DOCUMENT EXCERPT
★ ★ ★ ★ ★ ★ ★

DX Application Performance Management

Expand all | Collapse all

Shell script to report a problem with APM

  • 1.  Shell script to report a problem with APM

    Posted 03-26-2018 01:49 PM

    Hello guys,

    I would like to ask for your help regarding a problem that happens in my environment that I still can not identify what it can be to be able to solve.
    The situation is as follows, we implemented a script that every time a treshold is reached this script sends a command to our workflow tool registering a problem ticket. What happens is that when the ticket is normalized, the script is not executed again with the normalization command. And I do not know why this occurs.

    Here is some information:
    Total Critical Events: 4428
    Total events Standardization: 1089
    In the action the parameters that are being passed are:

       - Pass Text to Shell

       - Alert Status

       - Agent Name(s)

    In the Alert the parameters that are being configured are:

       - Metric: Stall

       - Trigger Alert Norification: Report Only Final State Whenever Severity Changes

       - Combination: Any

       - Notify by individual metric: Checked

       - Comparison Operator: Greater Then

       - Resolution: 15 seconds

       - Threshold: 250

       - Periods over Threshold: 16

       - Observed Periods: 16

     

    Script:

    #!/bin/sh
    #
    # Determine automatically where our home is.
    # resolve links - $0 may be a softlink
    PRG="$0"
    while [ -h "$PRG" ] ; do
      ls=`ls -ld "$PRG"`
      link=`expr "$ls" : '.*-> \(.*\)$'`
      if expr "$link" : '.*/.*' > /dev/null; then
        PRG="$link"
      else
        PRG=`dirname "$PRG"`/"$link"
      fi
    done
    PRGDIR=`dirname "$PRG"`

     

    # Set environment
    if [ -f $PRGDIR/setIscEnv.sh ] ; then
    source $PRGDIR/setIscEnv.sh
    else
            echo "There is no environment setup file: setIscEnv.sh"
            echo "Please re-run configureWily in installation directory!"

★ ★ ★ ★ ★ ★ ★

COLLECTED MATERIAL
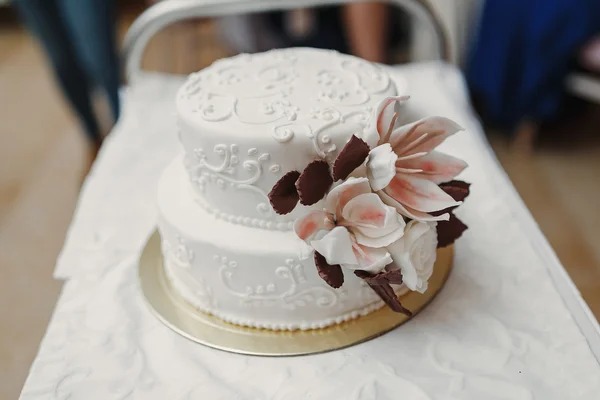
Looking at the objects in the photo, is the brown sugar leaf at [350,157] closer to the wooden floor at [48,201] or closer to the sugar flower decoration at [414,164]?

★ ★ ★ ★ ★ ★ ★

SHORT EXERCISE 1
Summarize the forum post about the APM alert script in three sentences.
SHORT EXERCISE 2
Proceed with the forum post about the APM alert script, picking up right after its final line.

RESPONSE 1
A user on a DX Application Performance Management forum asks for help with a script that sends a command to their workflow tool to register a problem ticket whenever a threshold is reached. The problem is that the script does not run again with the normalization command when the ticket is normalized, and the user does not know why. The post lists the parameters passed in the action and the alert settings, including the Stall metric, a threshold of 250, and a 15-second resolution, and then begins the shell script, which determines its own directory and loads the setIscEnv.sh environment file.

RESPONSE 2
            exit
    fi

     

    #---------------Define the log file-----------------------------------------#
    LOG_FILE=/opt/programas/apm/10.5/p_07667_apmca/mom/logs/chamado.log

     

    #______________Receipt of call values--------------------------------#
    ALERT=$1
    ALERT_STATUS=$2
    AGENT_NAME=$3

     

    #---------------Define the agent name and the instance name----------------------#
    AGENT_INSTANCIA=$AGENT_NAME

     

    NOME_AGENTE=`echo $AGENT_NAME|awk -F"\|" '{print $(NF-2)}'`
    NOME_AGENTE=`echo $NOME_AGENTE | sed -e "s/]\"//g"`

     

    NOME_INSTANCIA=`echo $AGENT_INSTANCIA|awk -F"\|" '{print $(NF)}'`
    NOME_INSTANCIA=`echo $NOME_INSTANCIA | sed -e "s/]\"//g"`

     

     

     

    #--------------Treat the data to get the service code and the name of the application-#
    TT_AGENTS=`echo $AGENT_NAME|awk -F"\|" '{print $(NF)}'`
    TT_AGENTS=`echo $TT_AGENTS | sed -e "s/]\"//g"`
    DOMAIN=`echo $AGENT_NAME|awk -F"\|" '{print $(NF-3)}'`
    DOMAIN=`echo $DOMAIN | sed -e "s/\"\[//g"`

     

    DOMAIN_ARRAY=( $(echo $DOMAIN | tr "-" "\n") )

     

    COD_SERV="00000"
    COD_SERVV="00000"
    APLIC=$TT_AGENTS

     

    if [ "X${DOMAIN_ARRAY[1]}" != "X" ]; then
            COD_SERV=${DOMAIN_ARRAY[0]}
            COD_SERVV=`echo $COD_SERV | awk -F"\/" '{print $(NF)}'`
            APLIC=${DOMAIN_ARRAY[1]}
    fi

     

    #------------------Define whether the call is alert, normal or critical----------------------#
    STATUS="indefinido"
    if [ "$ALERT_STATUS" = "\"3\"" ]; then
            STATUS="critical"
    elif [ "$ALERT_STATUS" = "\"2\"" ]; then
            STATUS="major"
    else
            STATUS="normal"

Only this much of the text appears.